Nirlon Ltd. (“the Appellant”) was engaged in the manufacturer of Tyre Cord Yarn (“TCY”) and Tyre Cord Fabric (“TCB”) falling under Chapter 54 and Chapter 59 of the First Schedule to the Central Excise Tariff Act, 1985 respectively, at its Goregaon factory. The products so manufactured were sold by the Appellant at the factory gate as well as removed for captive consumption to its another factory at Tarapur for utilising in manufacturing of final products.The Appellant paid duty on captive consumption of TCY taking value as that of ex-factory sales and price declaration for the same were filed with the Department.
After examination, it was found that there was a difference between the goods which were cleared at the factory gate to be sold to the third parties and the goods removed for captive consumption by the Appellant for its Tarapur factory. Accordingly, the Ld. Commissioner appointed a Cost Accountant for verification and in his Report, it is was submitted that the two goods are different from each other and therefore, price declaration which was filed by the Appellant in terms of Section 4(2) of the Central Excise Act, 1944 (“the Excise Act”) read with Rule 6(b)(i) of the erstwhile Central Excise Valuation Rules, 1975 (“the Excise Rules”) was incorrect.

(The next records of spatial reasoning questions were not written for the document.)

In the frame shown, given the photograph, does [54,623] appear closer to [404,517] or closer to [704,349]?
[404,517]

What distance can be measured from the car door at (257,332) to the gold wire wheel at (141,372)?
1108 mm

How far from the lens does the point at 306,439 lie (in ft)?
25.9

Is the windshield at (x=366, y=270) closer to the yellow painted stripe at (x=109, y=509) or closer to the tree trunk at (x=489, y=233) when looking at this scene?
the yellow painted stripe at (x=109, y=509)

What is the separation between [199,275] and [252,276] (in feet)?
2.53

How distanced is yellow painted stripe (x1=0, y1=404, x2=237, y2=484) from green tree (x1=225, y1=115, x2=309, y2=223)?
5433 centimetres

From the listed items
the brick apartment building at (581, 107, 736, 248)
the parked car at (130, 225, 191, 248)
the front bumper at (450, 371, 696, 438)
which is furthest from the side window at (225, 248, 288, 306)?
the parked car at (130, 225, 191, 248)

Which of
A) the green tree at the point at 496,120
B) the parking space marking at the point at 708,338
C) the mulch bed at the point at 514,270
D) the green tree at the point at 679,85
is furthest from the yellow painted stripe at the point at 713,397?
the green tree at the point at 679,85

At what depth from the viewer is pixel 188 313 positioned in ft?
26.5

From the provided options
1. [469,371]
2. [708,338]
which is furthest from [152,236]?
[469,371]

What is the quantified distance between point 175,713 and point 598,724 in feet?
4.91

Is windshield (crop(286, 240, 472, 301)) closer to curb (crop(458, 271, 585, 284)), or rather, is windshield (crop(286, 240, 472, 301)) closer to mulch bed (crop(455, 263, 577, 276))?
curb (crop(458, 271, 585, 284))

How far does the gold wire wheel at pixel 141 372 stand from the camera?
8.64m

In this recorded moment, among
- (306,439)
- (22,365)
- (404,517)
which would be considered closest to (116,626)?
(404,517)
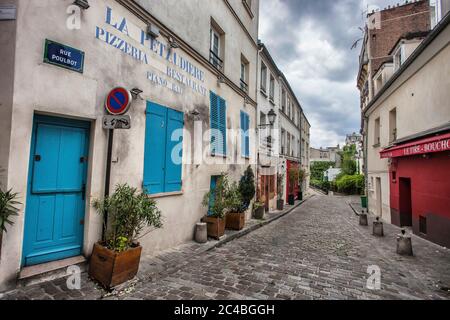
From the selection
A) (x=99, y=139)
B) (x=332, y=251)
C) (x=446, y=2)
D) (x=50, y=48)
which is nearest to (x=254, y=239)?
(x=332, y=251)

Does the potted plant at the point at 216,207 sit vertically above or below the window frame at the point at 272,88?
below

Accordingly, the Department issued two Show Cause Notices to the Appellant demanding differential duty under Rule 6(b)(ii) of the Excise Rules along with penalties by invoking extended period of limitation. On appeal being filed to the Hon’ble CESTAT, the matter was decided against the Appellant.
Being aggrieved, the Appellant preferred an appeal before the Hon’ble Supreme Court.

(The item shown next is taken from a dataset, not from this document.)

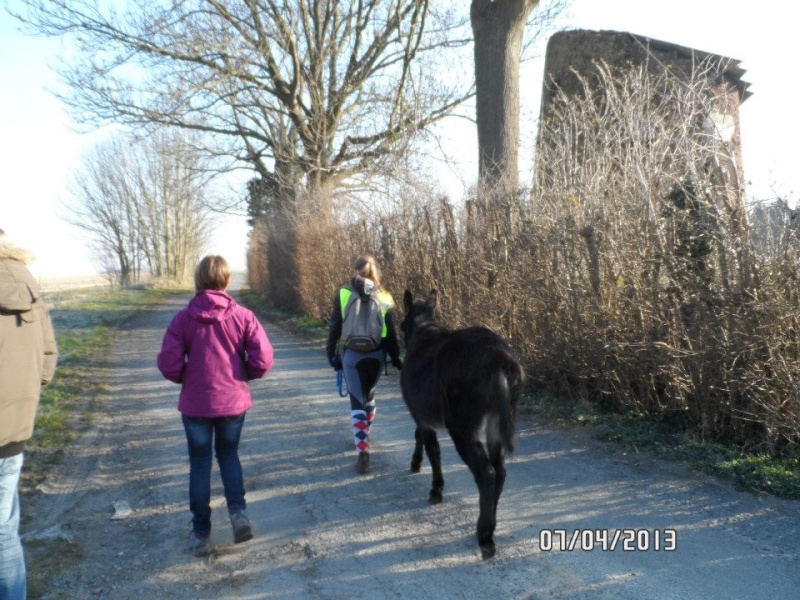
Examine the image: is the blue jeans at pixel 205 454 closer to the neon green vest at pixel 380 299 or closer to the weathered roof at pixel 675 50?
the neon green vest at pixel 380 299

The Hon’ble Apex Court held that even though the goods were found to be different, payment of duty taking comparative value was done with bona fide belief. When entire exercise was revenue neutral (i.e. credit of duty paid on captive consumption was available to the Appellant itself), the Appellant could not have achieved any purpose to evade duty. Hence, extended period of limitation and consequent demand was set aside.
However, the Hon’ble Supreme Court upheld demand for the period not barred by limitation by holding that the goods which were removed for captive consumption to be used by Tarapur Factory were to be valued under Rule 6(b)(ii) of the Excise Rules and the price declaration given by the Appellant applying Rule 6(b)(i) of the said Rules was erroneous.